**Task requirements:** Extract, exactly as written, the line that contains "How far from (141,50) is (58,138) located?" and all lines after it through the end of the records. Omit pictures.

**Listed entries:**

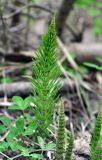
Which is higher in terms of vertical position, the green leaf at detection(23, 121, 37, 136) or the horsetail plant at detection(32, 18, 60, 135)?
the horsetail plant at detection(32, 18, 60, 135)

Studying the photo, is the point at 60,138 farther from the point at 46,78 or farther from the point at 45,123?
the point at 46,78

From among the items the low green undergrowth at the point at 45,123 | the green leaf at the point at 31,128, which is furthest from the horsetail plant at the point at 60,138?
the green leaf at the point at 31,128

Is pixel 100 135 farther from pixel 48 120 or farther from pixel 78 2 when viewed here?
pixel 78 2

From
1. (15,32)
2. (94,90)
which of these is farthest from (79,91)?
(15,32)

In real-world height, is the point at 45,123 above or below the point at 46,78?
below

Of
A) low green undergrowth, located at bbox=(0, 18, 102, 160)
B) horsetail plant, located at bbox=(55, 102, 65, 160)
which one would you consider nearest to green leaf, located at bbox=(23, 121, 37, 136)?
low green undergrowth, located at bbox=(0, 18, 102, 160)

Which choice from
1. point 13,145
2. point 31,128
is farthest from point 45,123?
point 13,145

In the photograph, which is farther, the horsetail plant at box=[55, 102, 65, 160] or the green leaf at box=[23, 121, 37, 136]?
the green leaf at box=[23, 121, 37, 136]

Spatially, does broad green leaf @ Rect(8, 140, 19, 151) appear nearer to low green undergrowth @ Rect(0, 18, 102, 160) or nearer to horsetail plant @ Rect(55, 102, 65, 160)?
low green undergrowth @ Rect(0, 18, 102, 160)
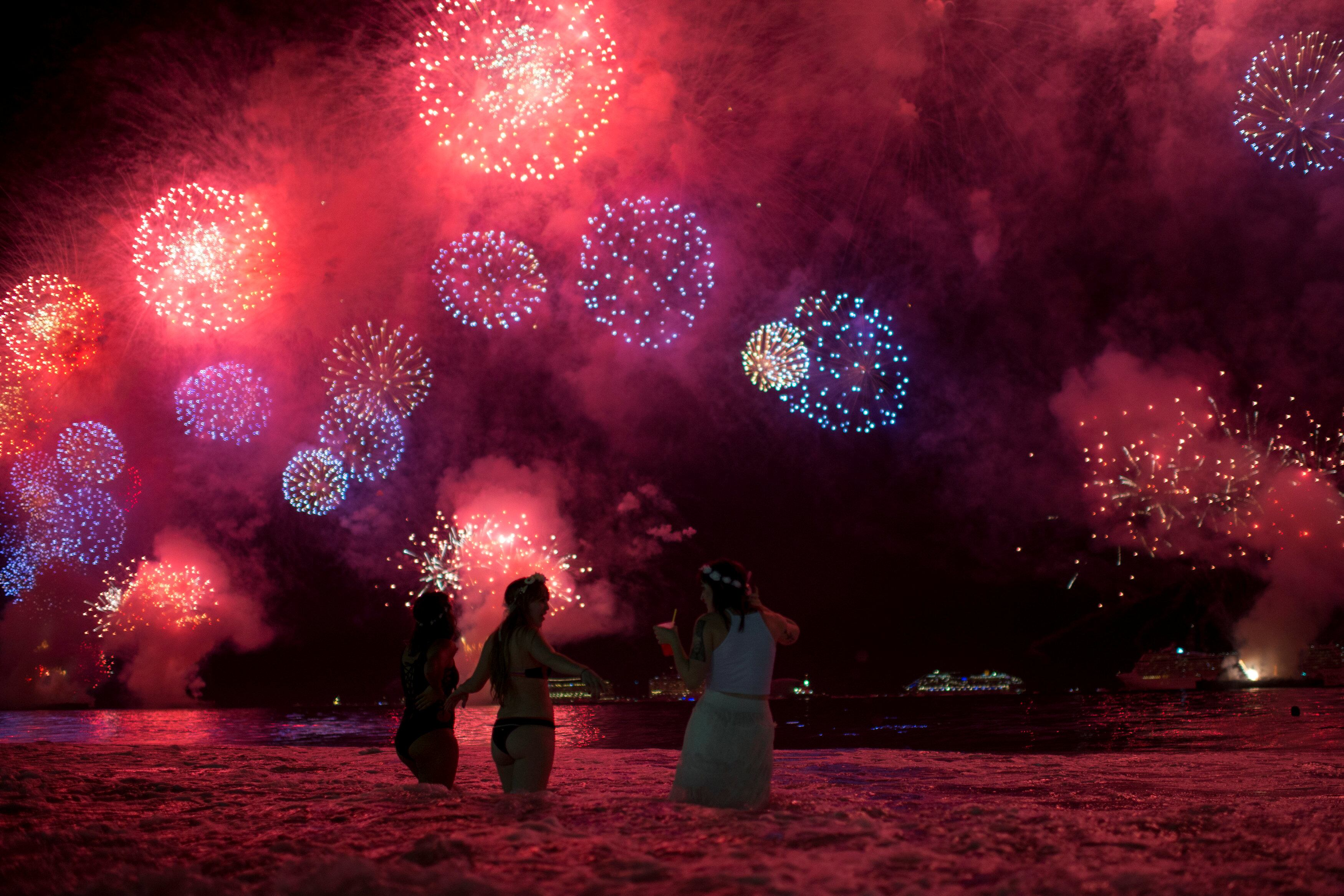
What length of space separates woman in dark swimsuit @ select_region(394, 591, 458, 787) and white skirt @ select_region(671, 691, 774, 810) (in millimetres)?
2531

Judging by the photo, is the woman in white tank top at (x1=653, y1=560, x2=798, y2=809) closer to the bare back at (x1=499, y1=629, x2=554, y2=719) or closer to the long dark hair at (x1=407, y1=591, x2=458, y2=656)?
the bare back at (x1=499, y1=629, x2=554, y2=719)

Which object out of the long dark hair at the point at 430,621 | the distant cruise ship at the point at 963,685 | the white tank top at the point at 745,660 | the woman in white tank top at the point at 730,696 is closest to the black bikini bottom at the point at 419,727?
the long dark hair at the point at 430,621

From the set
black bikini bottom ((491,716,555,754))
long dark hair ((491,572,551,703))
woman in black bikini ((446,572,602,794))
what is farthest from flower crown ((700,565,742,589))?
black bikini bottom ((491,716,555,754))

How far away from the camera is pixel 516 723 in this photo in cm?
760

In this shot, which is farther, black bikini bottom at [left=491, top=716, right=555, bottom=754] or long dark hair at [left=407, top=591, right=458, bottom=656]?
long dark hair at [left=407, top=591, right=458, bottom=656]

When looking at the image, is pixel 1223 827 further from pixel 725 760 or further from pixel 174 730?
pixel 174 730

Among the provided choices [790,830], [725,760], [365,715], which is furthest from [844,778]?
[365,715]

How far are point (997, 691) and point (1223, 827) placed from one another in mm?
173643

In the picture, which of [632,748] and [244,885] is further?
[632,748]

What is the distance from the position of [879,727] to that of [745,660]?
4332 cm

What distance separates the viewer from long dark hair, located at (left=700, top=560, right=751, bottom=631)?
6.75 meters

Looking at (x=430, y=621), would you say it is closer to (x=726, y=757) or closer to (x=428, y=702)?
(x=428, y=702)

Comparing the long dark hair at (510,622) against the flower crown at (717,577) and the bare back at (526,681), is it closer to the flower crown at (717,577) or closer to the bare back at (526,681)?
the bare back at (526,681)

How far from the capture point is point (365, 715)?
64.4m
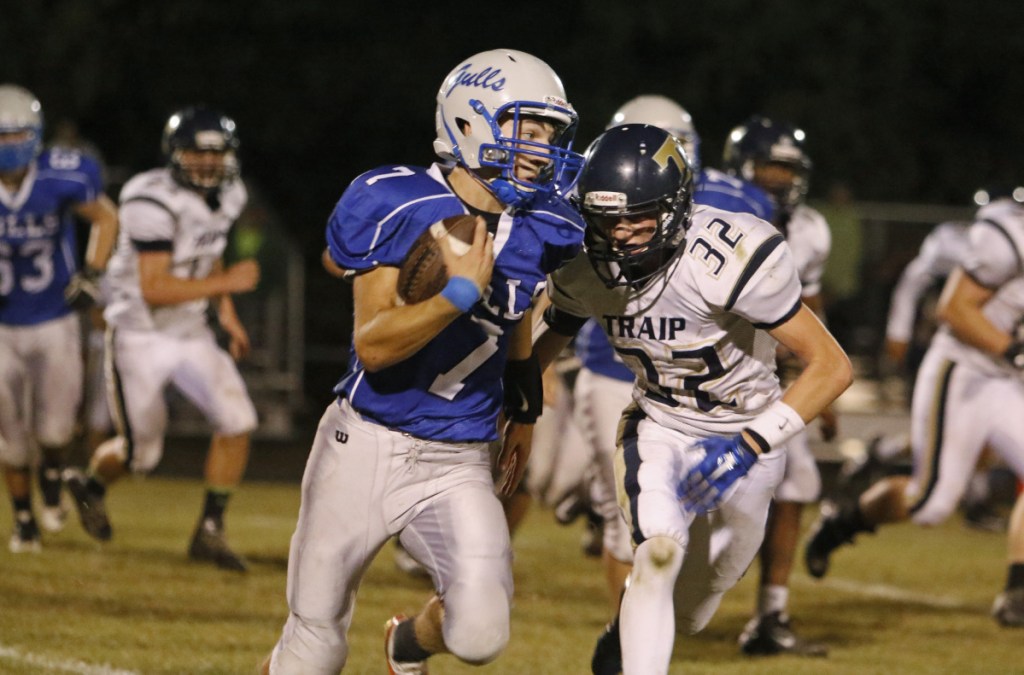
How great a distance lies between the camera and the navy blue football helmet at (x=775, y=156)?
20.4 feet

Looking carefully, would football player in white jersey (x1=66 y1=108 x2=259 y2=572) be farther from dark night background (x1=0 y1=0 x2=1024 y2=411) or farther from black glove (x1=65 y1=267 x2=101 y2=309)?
dark night background (x1=0 y1=0 x2=1024 y2=411)

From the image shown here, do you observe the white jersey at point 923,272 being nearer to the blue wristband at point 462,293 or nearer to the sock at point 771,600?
the sock at point 771,600

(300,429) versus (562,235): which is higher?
(562,235)

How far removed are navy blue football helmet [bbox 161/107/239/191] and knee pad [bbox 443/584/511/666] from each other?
3.71 metres

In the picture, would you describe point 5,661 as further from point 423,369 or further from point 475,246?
point 475,246

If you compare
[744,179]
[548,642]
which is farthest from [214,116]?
[548,642]

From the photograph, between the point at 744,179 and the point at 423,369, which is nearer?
the point at 423,369

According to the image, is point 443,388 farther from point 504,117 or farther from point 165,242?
point 165,242

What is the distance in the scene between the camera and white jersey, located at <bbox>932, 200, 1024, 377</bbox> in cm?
662

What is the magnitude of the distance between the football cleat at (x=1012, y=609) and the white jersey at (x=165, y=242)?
350cm

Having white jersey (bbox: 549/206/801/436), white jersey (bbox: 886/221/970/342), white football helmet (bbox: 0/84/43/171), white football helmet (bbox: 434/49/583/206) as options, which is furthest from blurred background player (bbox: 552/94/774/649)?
white football helmet (bbox: 0/84/43/171)

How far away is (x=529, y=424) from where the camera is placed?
4.39 meters

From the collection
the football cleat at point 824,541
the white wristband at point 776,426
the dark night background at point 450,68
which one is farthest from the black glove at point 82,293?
the dark night background at point 450,68

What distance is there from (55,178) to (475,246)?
4.50 metres
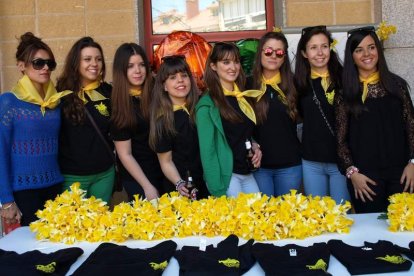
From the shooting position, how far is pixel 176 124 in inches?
150

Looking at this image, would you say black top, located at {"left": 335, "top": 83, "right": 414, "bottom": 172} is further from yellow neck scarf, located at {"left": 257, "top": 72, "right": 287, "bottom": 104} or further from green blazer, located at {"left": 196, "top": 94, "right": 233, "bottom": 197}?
green blazer, located at {"left": 196, "top": 94, "right": 233, "bottom": 197}

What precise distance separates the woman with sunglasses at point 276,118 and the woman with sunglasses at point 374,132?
0.41m

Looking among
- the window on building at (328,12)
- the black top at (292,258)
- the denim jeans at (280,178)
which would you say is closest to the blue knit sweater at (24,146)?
the denim jeans at (280,178)

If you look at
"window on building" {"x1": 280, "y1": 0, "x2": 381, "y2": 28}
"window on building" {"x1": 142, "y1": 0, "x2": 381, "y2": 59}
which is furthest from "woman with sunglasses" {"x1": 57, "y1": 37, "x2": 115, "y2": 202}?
"window on building" {"x1": 280, "y1": 0, "x2": 381, "y2": 28}

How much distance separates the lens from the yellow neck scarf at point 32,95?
3677mm

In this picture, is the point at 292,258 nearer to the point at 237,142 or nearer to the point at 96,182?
the point at 237,142

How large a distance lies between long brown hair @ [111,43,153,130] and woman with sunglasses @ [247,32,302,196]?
847 millimetres

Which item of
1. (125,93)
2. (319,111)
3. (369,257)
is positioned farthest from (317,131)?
(369,257)

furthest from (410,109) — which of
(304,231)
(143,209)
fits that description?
(143,209)

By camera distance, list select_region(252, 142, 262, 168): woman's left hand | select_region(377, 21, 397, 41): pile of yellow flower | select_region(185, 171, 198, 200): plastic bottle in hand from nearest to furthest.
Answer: select_region(185, 171, 198, 200): plastic bottle in hand < select_region(252, 142, 262, 168): woman's left hand < select_region(377, 21, 397, 41): pile of yellow flower

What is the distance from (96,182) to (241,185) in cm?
115

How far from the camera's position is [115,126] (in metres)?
3.88

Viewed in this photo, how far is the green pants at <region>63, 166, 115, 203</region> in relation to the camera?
394cm

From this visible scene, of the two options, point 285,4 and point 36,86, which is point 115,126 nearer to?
point 36,86
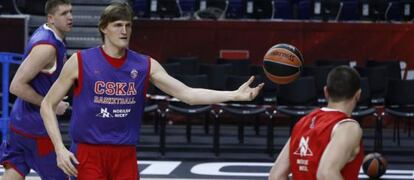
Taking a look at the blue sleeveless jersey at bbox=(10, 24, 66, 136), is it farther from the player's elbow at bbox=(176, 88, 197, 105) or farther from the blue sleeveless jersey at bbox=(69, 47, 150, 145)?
the player's elbow at bbox=(176, 88, 197, 105)

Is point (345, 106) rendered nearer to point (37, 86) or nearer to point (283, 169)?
point (283, 169)

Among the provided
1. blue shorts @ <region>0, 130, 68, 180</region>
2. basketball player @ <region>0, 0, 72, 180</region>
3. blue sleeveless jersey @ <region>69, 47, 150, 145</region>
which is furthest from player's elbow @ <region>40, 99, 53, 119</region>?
blue shorts @ <region>0, 130, 68, 180</region>

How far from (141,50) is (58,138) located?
10.6m

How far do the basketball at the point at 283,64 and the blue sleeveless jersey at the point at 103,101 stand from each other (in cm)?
110

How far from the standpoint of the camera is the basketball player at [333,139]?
485 cm

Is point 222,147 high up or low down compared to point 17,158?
down

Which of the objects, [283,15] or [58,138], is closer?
[58,138]

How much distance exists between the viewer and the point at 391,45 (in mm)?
16656

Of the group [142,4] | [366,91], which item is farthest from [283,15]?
[366,91]

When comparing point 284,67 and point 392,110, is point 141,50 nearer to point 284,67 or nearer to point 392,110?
point 392,110

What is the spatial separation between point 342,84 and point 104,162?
1.84 metres

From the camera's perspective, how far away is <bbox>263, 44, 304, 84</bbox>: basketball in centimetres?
682

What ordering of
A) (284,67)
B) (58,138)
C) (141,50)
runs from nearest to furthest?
(58,138)
(284,67)
(141,50)

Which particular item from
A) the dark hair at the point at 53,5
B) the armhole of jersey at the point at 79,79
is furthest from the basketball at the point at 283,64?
the dark hair at the point at 53,5
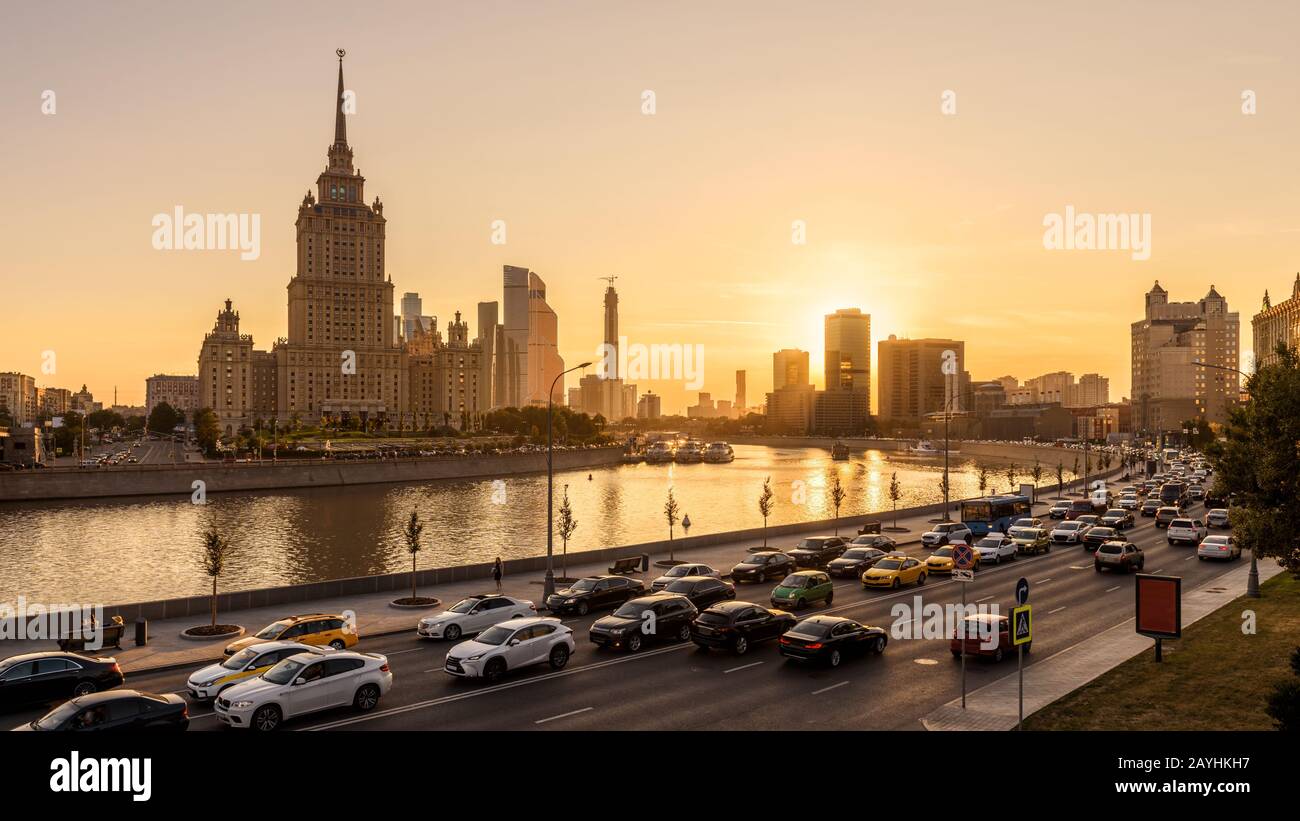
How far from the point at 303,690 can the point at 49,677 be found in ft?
21.0

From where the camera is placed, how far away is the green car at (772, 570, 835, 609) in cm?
3141

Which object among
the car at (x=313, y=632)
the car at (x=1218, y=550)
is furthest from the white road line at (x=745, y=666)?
the car at (x=1218, y=550)

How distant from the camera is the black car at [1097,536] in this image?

**Task answer:**
How far from (141,50) is (58,138) located?
10.6m

How far do the basketball at the point at 283,64 and the blue sleeveless jersey at the point at 103,101 stand from each other (in cm)?
110

How far from the standpoint of the camera is the basketball player at [333,139]?
485 cm

Is point 222,147 high up or low down compared to point 17,158?
down

Which of the objects, [283,15] or [58,138], is closer?
[58,138]

How much distance exists between the viewer and the point at 391,45 (in mm)?
16656

Of the group [142,4] | [366,91], which item is farthest from [283,15]?
[366,91]

When comparing point 284,67 and point 392,110, is point 141,50 nearer to point 284,67 or nearer to point 392,110?
point 392,110

What is the spatial separation between point 342,84 and point 104,162?
1.84 metres

From the camera's perspective, how far away is <bbox>263, 44, 304, 84</bbox>: basketball in centimetres?
682

What ordering of
A) (284,67)
B) (58,138)
C) (141,50)
runs from nearest to furthest?
(58,138)
(284,67)
(141,50)

Which particular item from
A) the dark hair at the point at 53,5
B) the armhole of jersey at the point at 79,79
is furthest from the basketball at the point at 283,64?
the dark hair at the point at 53,5
How far from the point at 303,690 can the point at 49,677 be found in ft?
21.0

From where the camera is placed, how far away is the green car at (772, 570, 835, 609) in cm?
3141

Which object among
the car at (x=313, y=632)
the car at (x=1218, y=550)
is furthest from the white road line at (x=745, y=666)?
the car at (x=1218, y=550)

How distant from the camera is the black car at [1097,536] in this image?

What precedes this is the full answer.